От ведущего.

Продолжаем рубрику «Куда зовет душа?»

А что происходит ныне с каждым из нас? Какие нравственные параметры определяют наши устремления и поступки? К чему тянется наша душа? Что и почему мы принимаем или отвергаем?

И так далее… Размышляем?

Сегодня тему обозначим так: «Если общество – не уважает старость – то гуманно ли оно?»

Вопрос возникает не на пустом месте… Меня – скажу так – коробит та наглая кичливость с которой многие наши юнцы произносят аббревиатуру «ВОВчики!» Приходилось слышать? Не забыли?

А теперь – к теме.

 

Жан Миндубаев.

Старики на грядках.

(Из цикла «Это было, было…»?

|---|

ЗАДАНИЯ ▸
1) Какую рубрику продолжает ведущий в исходном тексте?
2) Перепишите часть исходного текста: начните со слов «Сегодня тему обозначим» и остановитесь после слов «теперь – к теме.». Замените в этом отрывке «юнцы» на «подростки».
3) Подхватите исходный текст об уважении общества к старости и продолжите его после последней фразы.

|---|

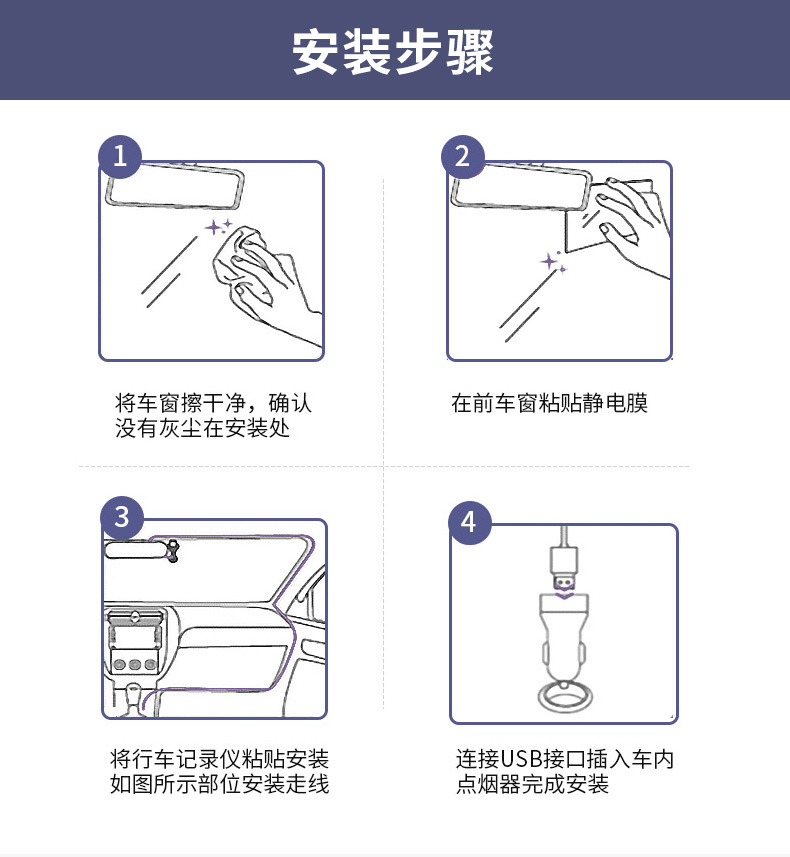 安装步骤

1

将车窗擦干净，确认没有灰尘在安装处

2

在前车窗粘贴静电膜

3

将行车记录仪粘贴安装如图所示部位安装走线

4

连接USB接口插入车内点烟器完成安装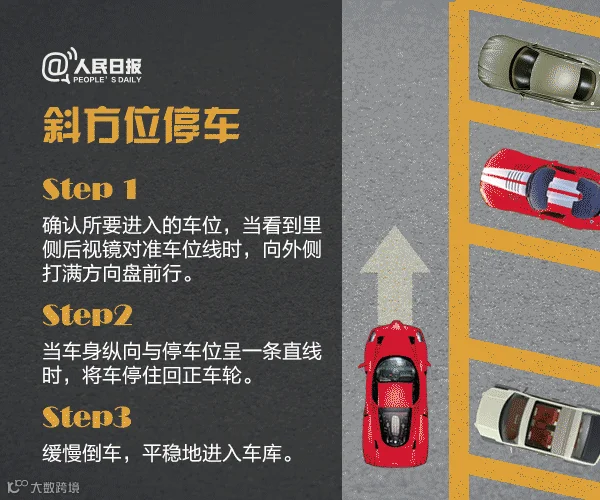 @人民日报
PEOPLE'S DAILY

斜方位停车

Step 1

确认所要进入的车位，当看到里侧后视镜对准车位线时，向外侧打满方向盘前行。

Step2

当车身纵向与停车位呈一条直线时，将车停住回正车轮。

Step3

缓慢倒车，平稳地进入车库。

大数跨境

|---|

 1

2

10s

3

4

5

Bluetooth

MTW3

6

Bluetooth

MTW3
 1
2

|---|

ВАШИ ОТВЕТЫ ▸
1) Рубрику «Куда зовет душа?».

2)
Сегодня тему обозначим так: «Если общество – не уважает старость – то гуманно ли оно?»

Вопрос возникает не на пустом месте… Меня – скажу так – коробит та наглая кичливость с которой многие наши подростки произносят аббревиатуру «ВОВчики!» Приходилось слышать? Не забыли?

А теперь – к теме.

3)
ХУТОР ВЯЗКИ – обычная для России картинка: вымирающая – но до гробовой доски еще не дошедшая деревушка в сорока километрах от Ульяновска, в шести километрах от бывшего совхоза, в километре от полустанка. Народ тут сохранился пожилой – и тянет пока есть силенки свой крестьянский хомут…

Мои соседи Бызовы – дядя Костя и тетя Маша – люди простые, непритязательные. Оба уже на пенсии. Привычная одежка – две телогрейки. Две пенсии позволяют покупать хлеб, чай, сахар, подсолнечное масло, колбаску, спички – мыло… И раз в месяц – бутылку для хозяина и килограмм пряничков для хозяйки.. Остальная еда – исключительно своего производства. Так складывается пресловутая «минимальная корзина».

Тете Маше – пятьдесят девять. На ее плечах огород, несушки, два поросенка, коза, кролики. А еще – варенье, засолка, сушка и вообще все заготовки впрок.

Солнышко еще только поднялось над леском, а голос соседки уже слышен за забором:

– Ты чего лезешь на огурчики? И не стыдно тебе, а?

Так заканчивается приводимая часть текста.